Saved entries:
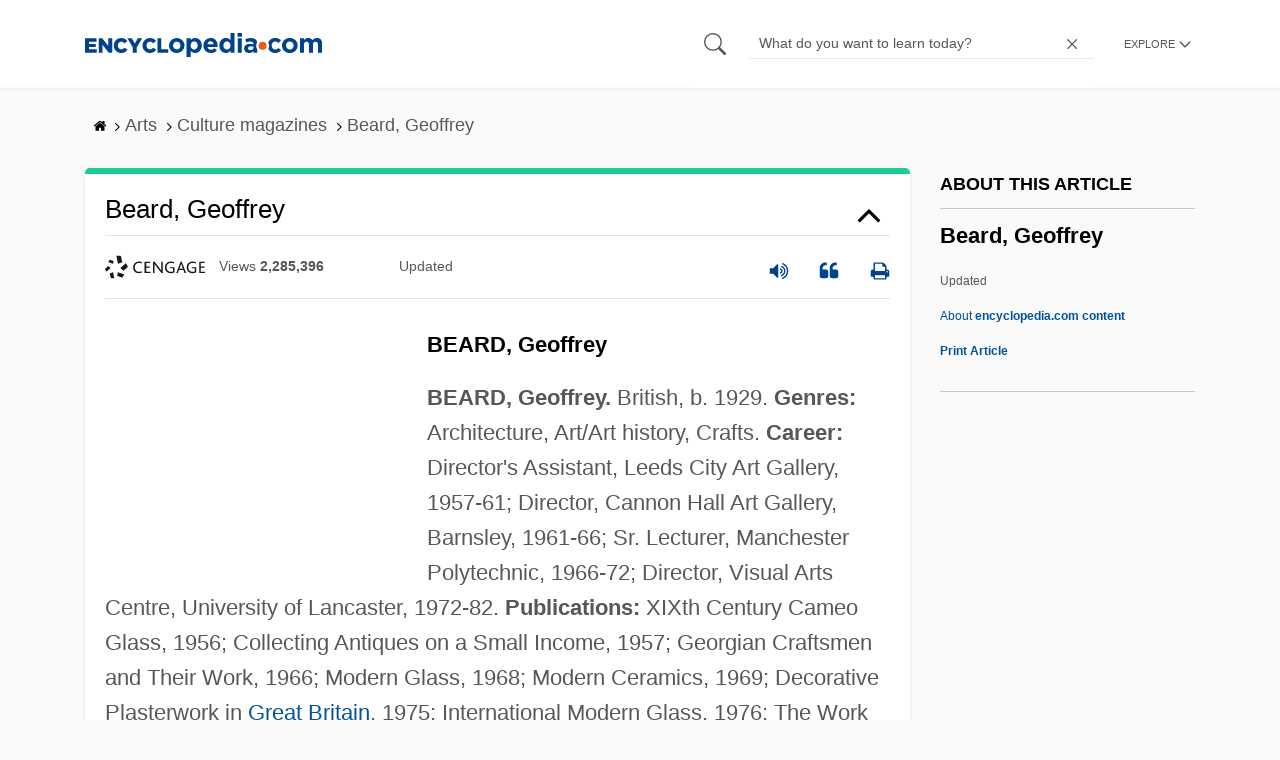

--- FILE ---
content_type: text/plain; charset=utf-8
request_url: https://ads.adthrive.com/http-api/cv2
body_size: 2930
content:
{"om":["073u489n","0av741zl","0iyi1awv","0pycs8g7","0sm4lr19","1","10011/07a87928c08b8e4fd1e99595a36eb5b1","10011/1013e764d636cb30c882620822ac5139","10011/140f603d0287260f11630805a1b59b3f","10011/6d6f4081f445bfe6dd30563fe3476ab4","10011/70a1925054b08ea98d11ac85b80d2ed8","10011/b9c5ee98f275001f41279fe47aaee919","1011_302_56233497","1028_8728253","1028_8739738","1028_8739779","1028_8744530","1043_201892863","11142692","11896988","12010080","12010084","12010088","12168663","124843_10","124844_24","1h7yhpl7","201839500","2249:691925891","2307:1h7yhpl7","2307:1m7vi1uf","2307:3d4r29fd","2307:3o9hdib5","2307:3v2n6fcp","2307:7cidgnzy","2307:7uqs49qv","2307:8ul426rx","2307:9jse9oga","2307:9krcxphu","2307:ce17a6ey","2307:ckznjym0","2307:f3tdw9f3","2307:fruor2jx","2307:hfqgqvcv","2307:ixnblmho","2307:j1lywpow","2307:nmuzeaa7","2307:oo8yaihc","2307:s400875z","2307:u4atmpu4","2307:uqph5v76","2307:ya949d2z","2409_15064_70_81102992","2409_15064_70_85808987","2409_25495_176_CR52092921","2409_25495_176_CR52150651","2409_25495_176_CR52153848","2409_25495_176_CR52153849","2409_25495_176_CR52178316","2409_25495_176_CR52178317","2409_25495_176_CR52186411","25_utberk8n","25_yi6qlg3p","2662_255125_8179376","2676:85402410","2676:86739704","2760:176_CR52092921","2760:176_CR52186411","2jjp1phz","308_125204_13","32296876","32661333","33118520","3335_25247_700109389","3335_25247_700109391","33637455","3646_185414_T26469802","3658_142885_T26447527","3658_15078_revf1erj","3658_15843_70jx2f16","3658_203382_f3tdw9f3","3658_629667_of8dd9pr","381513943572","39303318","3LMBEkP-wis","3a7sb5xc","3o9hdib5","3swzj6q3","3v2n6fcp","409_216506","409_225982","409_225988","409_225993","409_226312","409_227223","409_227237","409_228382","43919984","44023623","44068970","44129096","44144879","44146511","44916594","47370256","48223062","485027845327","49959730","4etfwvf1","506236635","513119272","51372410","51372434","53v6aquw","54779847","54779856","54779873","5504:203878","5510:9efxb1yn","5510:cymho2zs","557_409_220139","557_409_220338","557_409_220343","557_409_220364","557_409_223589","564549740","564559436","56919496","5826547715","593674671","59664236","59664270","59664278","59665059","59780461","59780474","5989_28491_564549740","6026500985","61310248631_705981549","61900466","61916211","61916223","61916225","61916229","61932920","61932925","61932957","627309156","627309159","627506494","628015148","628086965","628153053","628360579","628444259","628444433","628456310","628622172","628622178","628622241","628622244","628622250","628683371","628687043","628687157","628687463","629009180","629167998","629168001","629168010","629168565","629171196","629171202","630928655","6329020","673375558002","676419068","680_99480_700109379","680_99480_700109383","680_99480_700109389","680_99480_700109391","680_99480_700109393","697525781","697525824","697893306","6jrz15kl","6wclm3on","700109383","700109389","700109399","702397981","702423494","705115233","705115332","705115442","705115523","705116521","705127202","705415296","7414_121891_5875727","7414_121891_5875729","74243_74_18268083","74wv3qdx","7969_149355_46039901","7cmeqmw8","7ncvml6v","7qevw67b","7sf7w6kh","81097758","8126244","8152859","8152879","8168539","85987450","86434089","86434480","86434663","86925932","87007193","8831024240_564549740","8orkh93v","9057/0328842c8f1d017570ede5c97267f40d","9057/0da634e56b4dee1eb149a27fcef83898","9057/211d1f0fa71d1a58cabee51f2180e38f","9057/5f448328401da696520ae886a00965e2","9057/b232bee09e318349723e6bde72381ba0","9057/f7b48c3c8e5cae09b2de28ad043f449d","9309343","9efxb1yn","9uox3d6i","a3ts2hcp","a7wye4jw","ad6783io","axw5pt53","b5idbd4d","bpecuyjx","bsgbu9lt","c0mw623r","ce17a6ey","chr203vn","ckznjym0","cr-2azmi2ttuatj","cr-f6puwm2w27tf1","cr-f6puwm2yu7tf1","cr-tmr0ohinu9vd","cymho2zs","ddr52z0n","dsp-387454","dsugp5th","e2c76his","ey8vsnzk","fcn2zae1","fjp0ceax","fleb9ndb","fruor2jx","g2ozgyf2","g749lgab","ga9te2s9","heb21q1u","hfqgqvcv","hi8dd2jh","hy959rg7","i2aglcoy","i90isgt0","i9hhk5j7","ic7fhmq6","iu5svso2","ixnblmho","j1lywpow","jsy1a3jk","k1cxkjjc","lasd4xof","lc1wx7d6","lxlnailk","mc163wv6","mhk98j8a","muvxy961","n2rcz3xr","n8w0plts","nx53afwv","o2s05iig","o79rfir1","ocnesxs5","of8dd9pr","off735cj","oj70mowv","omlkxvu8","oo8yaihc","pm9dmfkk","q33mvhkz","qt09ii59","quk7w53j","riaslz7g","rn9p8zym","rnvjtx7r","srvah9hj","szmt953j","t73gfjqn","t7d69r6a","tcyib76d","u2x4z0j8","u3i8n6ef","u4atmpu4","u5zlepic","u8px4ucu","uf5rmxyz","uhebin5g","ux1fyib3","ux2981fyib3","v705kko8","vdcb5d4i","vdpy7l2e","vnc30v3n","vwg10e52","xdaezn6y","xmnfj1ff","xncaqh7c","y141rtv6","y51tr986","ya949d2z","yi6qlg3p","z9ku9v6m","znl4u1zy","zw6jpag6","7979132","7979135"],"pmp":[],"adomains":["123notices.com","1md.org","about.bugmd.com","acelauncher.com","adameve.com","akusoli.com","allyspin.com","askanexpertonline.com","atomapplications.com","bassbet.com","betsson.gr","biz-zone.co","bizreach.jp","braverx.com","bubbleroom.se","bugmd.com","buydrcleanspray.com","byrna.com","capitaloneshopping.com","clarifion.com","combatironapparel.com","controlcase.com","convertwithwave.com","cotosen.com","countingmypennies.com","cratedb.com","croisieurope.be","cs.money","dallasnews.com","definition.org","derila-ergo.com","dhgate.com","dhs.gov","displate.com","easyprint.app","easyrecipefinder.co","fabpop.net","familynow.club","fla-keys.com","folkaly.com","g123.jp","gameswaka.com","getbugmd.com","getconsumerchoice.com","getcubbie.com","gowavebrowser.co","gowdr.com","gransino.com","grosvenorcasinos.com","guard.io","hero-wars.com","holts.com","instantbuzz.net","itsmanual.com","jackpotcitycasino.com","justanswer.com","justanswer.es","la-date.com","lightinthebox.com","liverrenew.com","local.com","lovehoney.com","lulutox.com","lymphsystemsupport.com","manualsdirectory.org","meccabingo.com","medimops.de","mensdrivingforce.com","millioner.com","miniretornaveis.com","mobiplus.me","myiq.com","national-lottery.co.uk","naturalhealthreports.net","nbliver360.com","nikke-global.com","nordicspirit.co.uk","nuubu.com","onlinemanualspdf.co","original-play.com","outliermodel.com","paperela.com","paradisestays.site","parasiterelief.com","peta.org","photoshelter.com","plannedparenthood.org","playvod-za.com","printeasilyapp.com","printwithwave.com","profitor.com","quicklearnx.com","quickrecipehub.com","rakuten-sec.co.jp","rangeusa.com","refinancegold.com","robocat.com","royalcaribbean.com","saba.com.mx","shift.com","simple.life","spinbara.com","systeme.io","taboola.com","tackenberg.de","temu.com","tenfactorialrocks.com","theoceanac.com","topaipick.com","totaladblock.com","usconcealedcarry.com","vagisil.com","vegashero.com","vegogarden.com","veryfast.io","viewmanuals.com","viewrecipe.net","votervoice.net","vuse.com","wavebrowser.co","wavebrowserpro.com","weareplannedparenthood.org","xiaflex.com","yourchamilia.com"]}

==

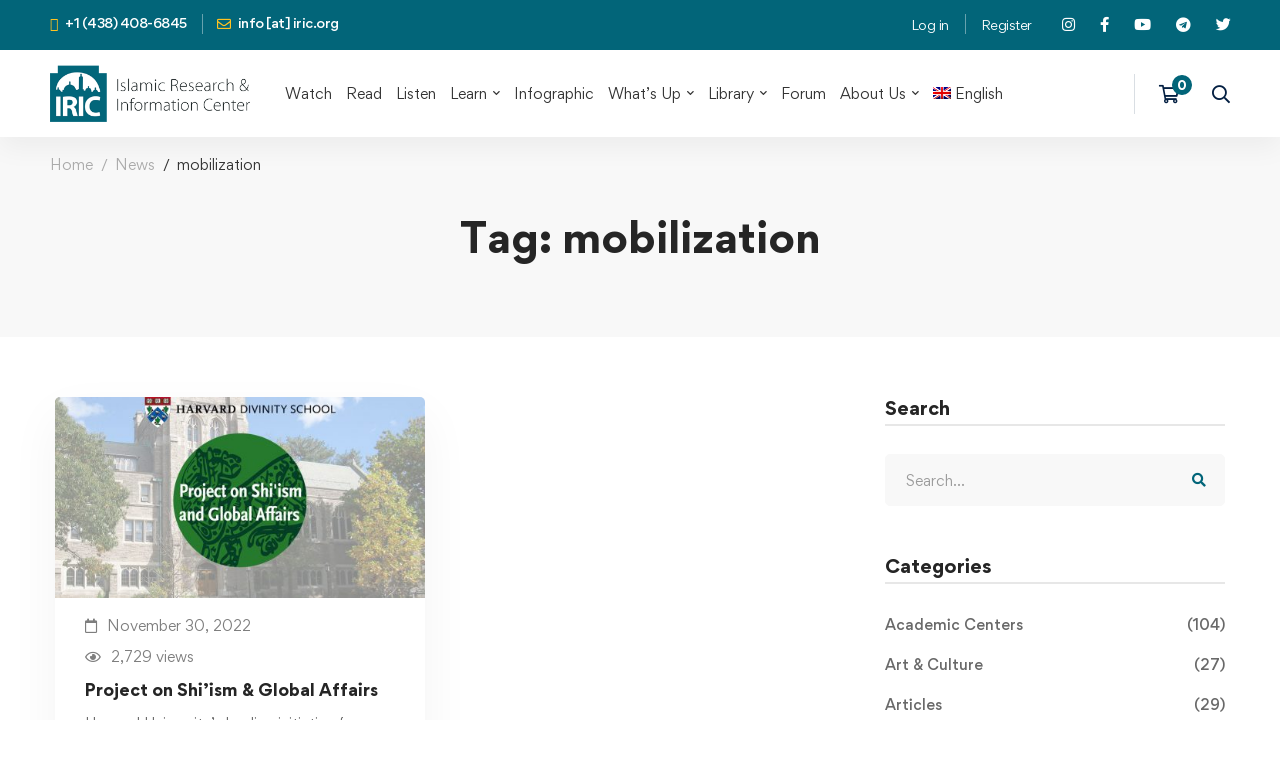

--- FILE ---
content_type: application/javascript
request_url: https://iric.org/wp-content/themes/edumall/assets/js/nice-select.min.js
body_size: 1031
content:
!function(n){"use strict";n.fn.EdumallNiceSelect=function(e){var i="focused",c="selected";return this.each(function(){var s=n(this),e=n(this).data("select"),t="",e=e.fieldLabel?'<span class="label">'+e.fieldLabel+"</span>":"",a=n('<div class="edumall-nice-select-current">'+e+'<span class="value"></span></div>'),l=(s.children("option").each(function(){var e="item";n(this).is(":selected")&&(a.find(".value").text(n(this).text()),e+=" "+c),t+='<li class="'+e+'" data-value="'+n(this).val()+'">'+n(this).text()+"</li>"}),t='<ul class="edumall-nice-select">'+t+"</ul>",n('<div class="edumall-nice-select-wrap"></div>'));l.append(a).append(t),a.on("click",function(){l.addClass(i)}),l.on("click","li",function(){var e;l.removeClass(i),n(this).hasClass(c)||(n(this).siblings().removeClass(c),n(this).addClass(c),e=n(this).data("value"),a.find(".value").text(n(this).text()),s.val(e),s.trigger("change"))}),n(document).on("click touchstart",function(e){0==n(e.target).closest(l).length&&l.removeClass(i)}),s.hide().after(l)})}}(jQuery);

__TASK OBJECTIVE__: Read the lines above. Gather those in which the string "nice" is found.

__OUTPUT OF THE EXERCISE__:
request_url: https://iric.org/wp-content/themes/edumall/assets/js/nice-select.min.js
!function(n){"use strict";n.fn.EdumallNiceSelect=function(e){var i="focused",c="selected";return this.each(function(){var s=n(this),e=n(this).data("select"),t="",e=e.fieldLabel?'<span class="label">'+e.fieldLabel+"</span>":"",a=n('<div class="edumall-nice-select-current">'+e+'<span class="value"></span></div>'),l=(s.children("option").each(function(){var e="item";n(this).is(":selected")&&(a.find(".value").text(n(this).text()),e+=" "+c),t+='<li class="'+e+'" data-value="'+n(this).val()+'">'+n(this).text()+"</li>"}),t='<ul class="edumall-nice-select">'+t+"</ul>",n('<div class="edumall-nice-select-wrap"></div>'));l.append(a).append(t),a.on("click",function(){l.addClass(i)}),l.on("click","li",function(){var e;l.removeClass(i),n(this).hasClass(c)||(n(this).siblings().removeClass(c),n(this).addClass(c),e=n(this).data("value"),a.find(".value").text(n(this).text()),s.val(e),s.trigger("change"))}),n(document).on("click touchstart",function(e){0==n(e.target).closest(l).length&&l.removeClass(i)}),s.hide().after(l)})}}(jQuery);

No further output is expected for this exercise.